Carberry lachte. „Und auch sonst ist er in Ordnung. Wie der zuhauen kann – das hätte ich nie gedacht!“

„Wir haben die Maultiere oben zurückgelassen“, sagte der Seewolf. „Das letzte Stück haben wir unsere Beute also selber tragen müssen.“

„Schwerarbeit“, sagte Dan. „Aber die Hauptsache ist ja, daß es sich gelohnt hat.“

„Hat es das denn?“ fragte Shane grinsend.

Kurz darauf nahmen die Männer die Beute in Augenschein – Silberbarren und Silbermünzen, die aus der Casa de la Moneda mitgenommen worden waren. Wieder jubelten die Männer. Der Schlag gegen die Silberstadt war ein unerhörter Erfolg – die Spanier würden sich nicht so schnell davon erholen.

Die neue Ladung Silberbarren wurde in den Rümpfen der „Estrella de Málaga“ und der „San Lorenzo“ untergebracht.
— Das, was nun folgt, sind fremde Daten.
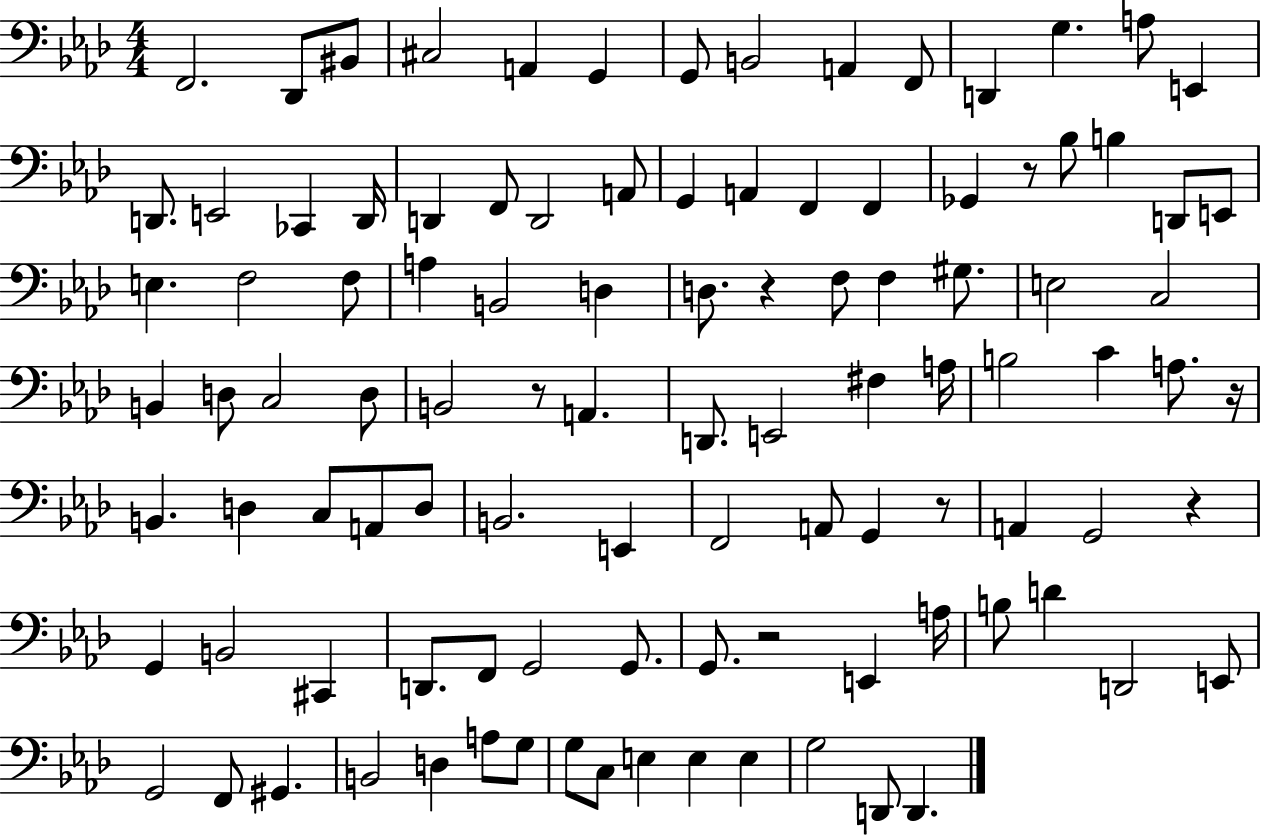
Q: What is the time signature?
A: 4/4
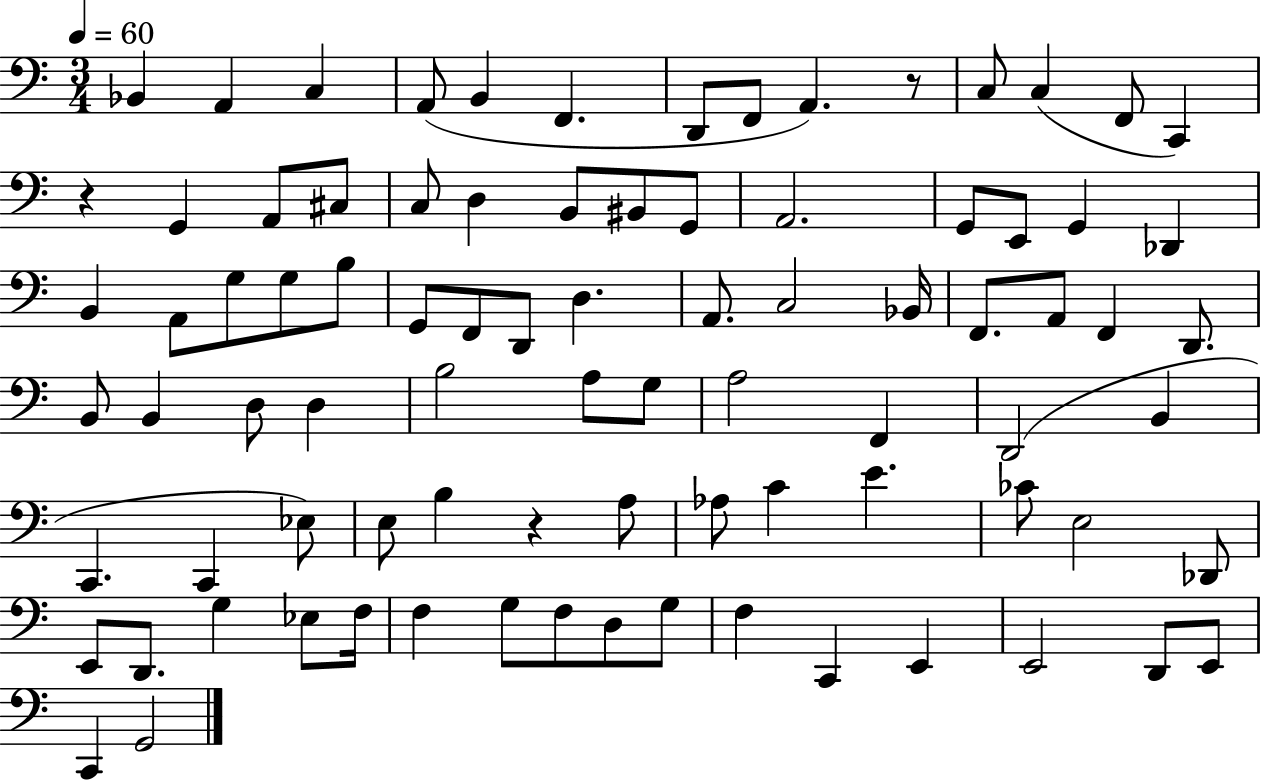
X:1
T:Untitled
M:3/4
L:1/4
K:C
_B,, A,, C, A,,/2 B,, F,, D,,/2 F,,/2 A,, z/2 C,/2 C, F,,/2 C,, z G,, A,,/2 ^C,/2 C,/2 D, B,,/2 ^B,,/2 G,,/2 A,,2 G,,/2 E,,/2 G,, _D,, B,, A,,/2 G,/2 G,/2 B,/2 G,,/2 F,,/2 D,,/2 D, A,,/2 C,2 _B,,/4 F,,/2 A,,/2 F,, D,,/2 B,,/2 B,, D,/2 D, B,2 A,/2 G,/2 A,2 F,, D,,2 B,, C,, C,, _E,/2 E,/2 B, z A,/2 _A,/2 C E _C/2 E,2 _D,,/2 E,,/2 D,,/2 G, _E,/2 F,/4 F, G,/2 F,/2 D,/2 G,/2 F, C,, E,, E,,2 D,,/2 E,,/2 C,, G,,2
Hasard hatte unterdessen genügend Zeit, die „Estrella“ einer ausgiebigen Inspektion zu unterziehen. Er suchte auch die Kapitänskammer auf, zog sich um und kehrte anschließend auf das Achterdeck zurück.

„Alle Achtung“, sagte er zu Ben und den anderen. „Ihr habt das Schiff ja total überholt.“

„Und die ‚San Lorenzo‘ auch“, entgegnete Ben nicht ohne Stolz. „Wir haben beide Schiffe sogar gekrängt, um den Muschelbewuchs an den Rümpfen zu beseitigen.“

„Ausgezeichnet“, sagte Hasard. „Ben, heute abend wird tüchtig gefeiert. Die Vengeurs kommen zu uns herüber, das habe ich mit Jean schon vereinbart.“

„Ja“, sagte Ribault. „Und Jan bringt einige Flaschen mit dem besten Rum mit. Zieht euch also warm an.“

„Das brauchen wir nicht, der Rum heizt von innen auf“, sagte Carberry. „Mal sehen, wer am längsten durchhält, wenn wir um die Wette laufen.“

„Was ist mit unserem Gefangenen?“ fragte Hasard plötzlich.

„Er lebt nicht mehr“, erwiderte Ben und wurde rasch ernst. „Er versuchte zu fliehen. Um ein Haar wäre es ihm gelungen. Ich verheimliche nicht, daß wir zu dem Zeitpunkt ein wenig unachtsam waren. Aber wir verfolgten ihn, und Plymmie biß ihm die Kehle durch.“

„Es ist besser so“, sagte Hasard. „Er wäre uns sonst auch zur Last gefallen wie Don Ramon de Cubillo. Es hätte uns wenig genutzt, Carrero irgendwo auszusetzen. Er wäre uns auch von dort aus noch gefährlich geworden.“

Shane stieß einen grimmigen Laut aus. „Der Hund war giftiger als ein Sack voll Schlangen. Er hat empfangen, was er verdiente.“

„Es gibt noch sehr viel zu erzählen“, sagte Ben. „Wir waren auch in Arica.“

„So?“ sagte Hasard überrascht.

„Und dort hat es mächtig gekracht und geraucht, wie ich annehme?“ fragte Dan lachend.

 

„So ist es“, bestätigte Ferris Tucker. „Aber darüber müssen wir noch ausführlich berichten.“

„Nachher“, sagte der Seewolf. „Jetzt laßt uns unsere Sachen verstauen. Dann essen wir – und anschließend wird gefeiert.“

Arwenack war inzwischen auch erschienen. Er ließ „seinen“ Dan nicht mehr los. Er umarmte ihn, stieß schnatternde und keckernde Laute aus und war völlig aus dem Häuschen.

Batuti grinste. „Mann, o Mann“, sagte er. „Da könnte ich ja fast eifersüchtig werden.“

„Dann werde es doch mal“, sagte der Kutscher.

„Ich bin doch kein Heuchler“, brummte der Gambia-Mann.

Und Sir John landete mit einem Krächzen auf des Profos’ Schulter und verging sich an dessen Ohrläppchen. Carberrys Protest nutzte nichts, auch der Papagei mußte seine Freude irgendwie äußern. Dafür ließ er sogar die Bordhühner der „Estrella“, mit denen er sich angefreundet hatte, im Stich.